On Wed, Jul 25, 2018, 11:27 PM Chris Angelico <rosuav@gmail.com> wrote:
> That's a bug in my proxy too.  I'll figure out how to fix it in 0.1.2 soon.
> This is early alpha, and the things you're noting are valuable bug reports.
> But none of this is fundamentally unfixable in a library, nor even
> especially difficult.

If you're going to make that work, then by definition you would be
wrapping up the None, right? Which would mean that every one of the
prints would say "<NullCoalesce proxy for None>". Which, in turn,
means that you cannot do this:

>>> NullCoalesce(spam).nil is None

or rather, it will always be False. With PEP 505, you most certainly
*can* do this check, because it would really truly be None.

This IS fundamentally unfixable in a library.

If your meaning of "fix" is simply "add new syntax", of course that's true.

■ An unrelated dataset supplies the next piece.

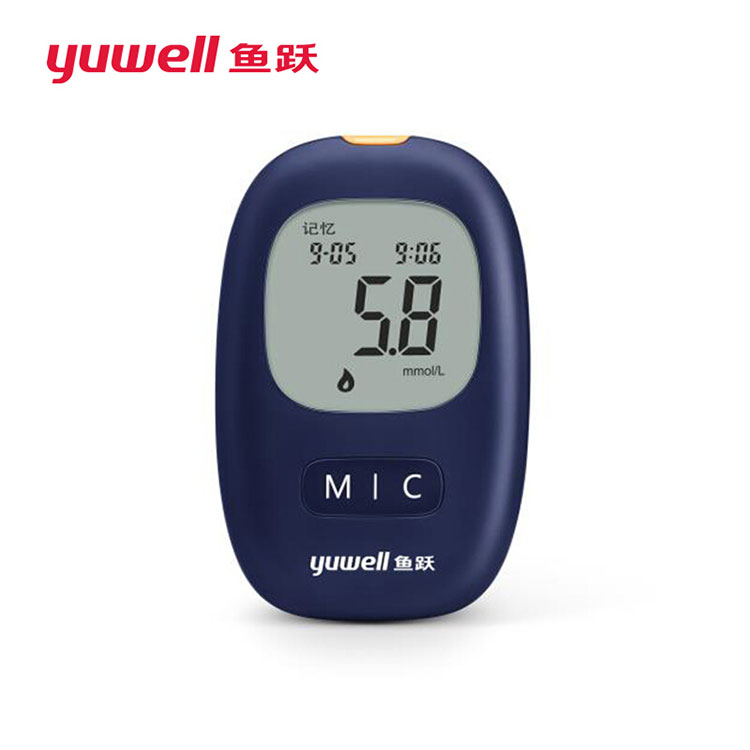 鱼跃yuwel 血糖仪套装（内含：1个血糖仪，50片试纸，1盒采血针） 770（1+50）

If it's "solve the actual problem that motivates the PEP" I can definitely fix it.

Right now, you can still always call .unbox() at the end to get the underlying value. I agree that's a little ugly, hence why I added the wrapt proxy stuff. Most operations trigger unboxing, but indeed not simply echoing to the shell.

I think I'll add a property spelled '_' to make it less busy (but more cryptic, I know). E.g.

NullCoalesce(spam).nil.nil.nil._ is None'

I also added an unbox() function that will pass through non-proxy objects untouched. So it's safe to unbox anything if you are unsure what it is.

Of course I'm not claiming any library is without a need to work with it's quirks and limits. But they are very few even in this 4-hours-of-work alpha.